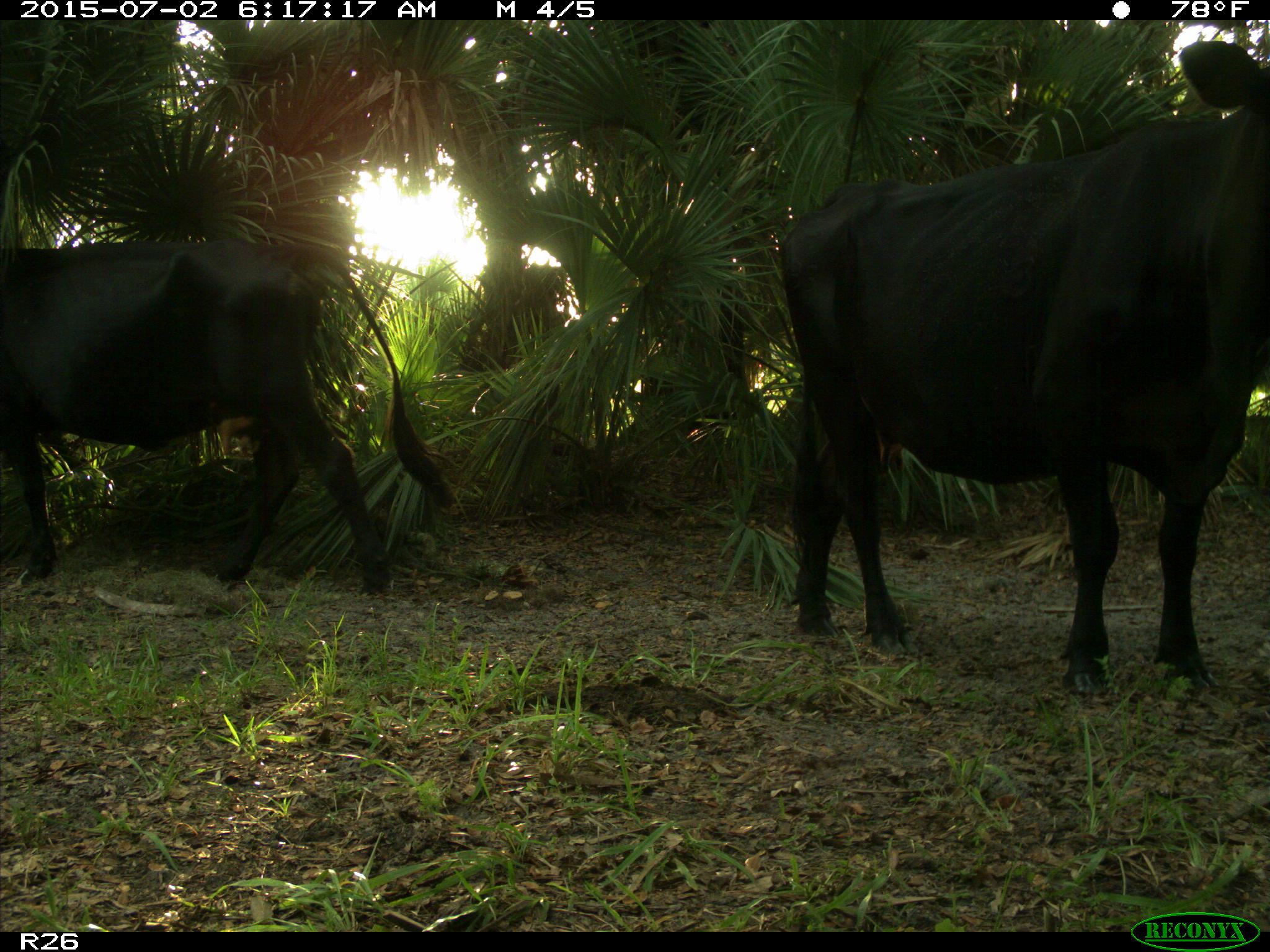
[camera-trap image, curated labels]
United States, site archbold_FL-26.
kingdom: Animalia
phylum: Chordata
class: Mammalia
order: Artiodactyla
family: Bovidae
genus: Bos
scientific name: Bos taurus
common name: domestic cow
Bos taurus (domestic cow).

*Requirement*. Please return the whole listing exactly. Do not copy its images.

*Written answer*.
[camera-trap image, curated labels]
United States, site archbold_FL-26.
kingdom: Animalia
phylum: Chordata
class: Mammalia
order: Artiodactyla
family: Bovidae
genus: Bos
scientific name: Bos taurus
common name: domestic cow
Bos taurus (domestic cow).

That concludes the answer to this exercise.